Influence sociale et crédibilité en entreprise

Validity of the Japanese version of the Health Promoting School culture scale: multilevel associations with workplace social capital.

Health Promot Int . 2026;41 (3)

Résumé

The World Health Organization's Health Promoting School (HPS) framework takes a multi-component approach integrating health into education, environment, policy, and community partnership. Effective implementation depends not only on resources but also on school culture-the shared values and norms that sustain health promoting practice. The Health Promoting School Culture Scale (HPSCS) measures these cultural and normative foundations. This study validated a Japanese version (J-HPSCS) and examined its psychometric and multilevel properties. A web-based survey was administered to 1148 staff from 135 public high schools in one Japanese prefecture.

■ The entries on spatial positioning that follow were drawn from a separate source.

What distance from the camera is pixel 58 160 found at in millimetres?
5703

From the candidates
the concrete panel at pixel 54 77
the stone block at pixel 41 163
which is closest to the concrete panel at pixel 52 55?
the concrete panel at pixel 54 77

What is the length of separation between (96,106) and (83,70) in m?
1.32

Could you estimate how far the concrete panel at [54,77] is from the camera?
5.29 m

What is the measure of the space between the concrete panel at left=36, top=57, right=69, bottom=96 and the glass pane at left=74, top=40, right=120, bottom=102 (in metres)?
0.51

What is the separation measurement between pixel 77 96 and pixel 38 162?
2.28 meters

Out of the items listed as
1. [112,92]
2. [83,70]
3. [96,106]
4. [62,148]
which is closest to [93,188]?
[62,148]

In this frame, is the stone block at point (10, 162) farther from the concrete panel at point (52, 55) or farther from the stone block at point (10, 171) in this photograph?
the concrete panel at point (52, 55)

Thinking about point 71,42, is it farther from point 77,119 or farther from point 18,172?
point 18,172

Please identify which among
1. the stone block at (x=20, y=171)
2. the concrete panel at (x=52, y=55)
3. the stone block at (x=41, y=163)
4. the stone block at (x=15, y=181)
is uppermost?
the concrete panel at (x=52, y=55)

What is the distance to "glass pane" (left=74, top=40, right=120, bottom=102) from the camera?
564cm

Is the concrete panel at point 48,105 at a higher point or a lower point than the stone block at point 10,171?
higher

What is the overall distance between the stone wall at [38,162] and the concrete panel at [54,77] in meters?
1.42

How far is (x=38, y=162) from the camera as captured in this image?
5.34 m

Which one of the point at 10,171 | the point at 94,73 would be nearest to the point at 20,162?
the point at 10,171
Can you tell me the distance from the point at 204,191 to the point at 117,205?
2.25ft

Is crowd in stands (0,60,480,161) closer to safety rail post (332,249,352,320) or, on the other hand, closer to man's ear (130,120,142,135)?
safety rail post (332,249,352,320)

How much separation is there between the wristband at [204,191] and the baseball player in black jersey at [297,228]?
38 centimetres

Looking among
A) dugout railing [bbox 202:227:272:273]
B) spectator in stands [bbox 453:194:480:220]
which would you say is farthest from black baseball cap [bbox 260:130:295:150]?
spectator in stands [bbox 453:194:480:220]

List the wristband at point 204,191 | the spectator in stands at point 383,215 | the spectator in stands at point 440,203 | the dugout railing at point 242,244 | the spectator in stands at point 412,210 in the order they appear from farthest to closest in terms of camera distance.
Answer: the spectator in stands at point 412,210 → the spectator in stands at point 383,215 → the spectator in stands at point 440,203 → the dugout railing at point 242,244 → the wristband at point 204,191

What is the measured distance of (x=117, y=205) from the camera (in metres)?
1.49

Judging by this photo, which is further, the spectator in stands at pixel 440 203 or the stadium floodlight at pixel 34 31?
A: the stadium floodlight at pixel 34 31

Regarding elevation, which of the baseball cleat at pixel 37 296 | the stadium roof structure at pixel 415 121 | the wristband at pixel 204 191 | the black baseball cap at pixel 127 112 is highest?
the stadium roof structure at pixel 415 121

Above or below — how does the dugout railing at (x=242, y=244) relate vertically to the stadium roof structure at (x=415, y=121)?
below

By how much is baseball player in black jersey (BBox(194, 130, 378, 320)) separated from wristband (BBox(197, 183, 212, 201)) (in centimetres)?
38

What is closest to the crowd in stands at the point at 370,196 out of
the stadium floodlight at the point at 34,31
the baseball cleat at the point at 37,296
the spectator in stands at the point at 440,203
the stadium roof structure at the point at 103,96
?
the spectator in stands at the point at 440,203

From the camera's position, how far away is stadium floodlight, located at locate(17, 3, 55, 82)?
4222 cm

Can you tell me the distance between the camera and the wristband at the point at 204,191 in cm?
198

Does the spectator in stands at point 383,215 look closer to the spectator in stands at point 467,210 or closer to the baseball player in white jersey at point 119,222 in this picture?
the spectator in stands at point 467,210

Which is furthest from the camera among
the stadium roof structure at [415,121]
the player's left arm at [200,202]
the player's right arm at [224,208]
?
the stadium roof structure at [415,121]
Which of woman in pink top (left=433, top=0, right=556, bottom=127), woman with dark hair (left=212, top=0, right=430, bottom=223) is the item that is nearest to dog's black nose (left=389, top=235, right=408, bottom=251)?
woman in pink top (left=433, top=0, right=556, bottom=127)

After forward-backward translation and expert review, confirmatory factor analysis tested factorial validity; convergent and discriminant validity were examined using composite reliability, average variance extracted, and the Fornell-Larcker criterion. Multilevel models assessed between-school variation and concurrent validity using workplace social capital as an external correlate. Four items on community partnerships, school meals, and active transport showed weak performance and were removed. The refined 12-item, three-factor structure (Parent engagement in the school, School/Teachers' Commitment to Student Health, and School Physical Environment) demonstrated acceptable reliability and validity. J-HPSCS scores were positively associated with workplace social capital at both individual and school levels, with stronger effects at the school level. The J-HPSCS provides a concise, reliable measure of school organizational culture that supports health promoting practice and can be used to monitor implementation and inform policy within educational systems.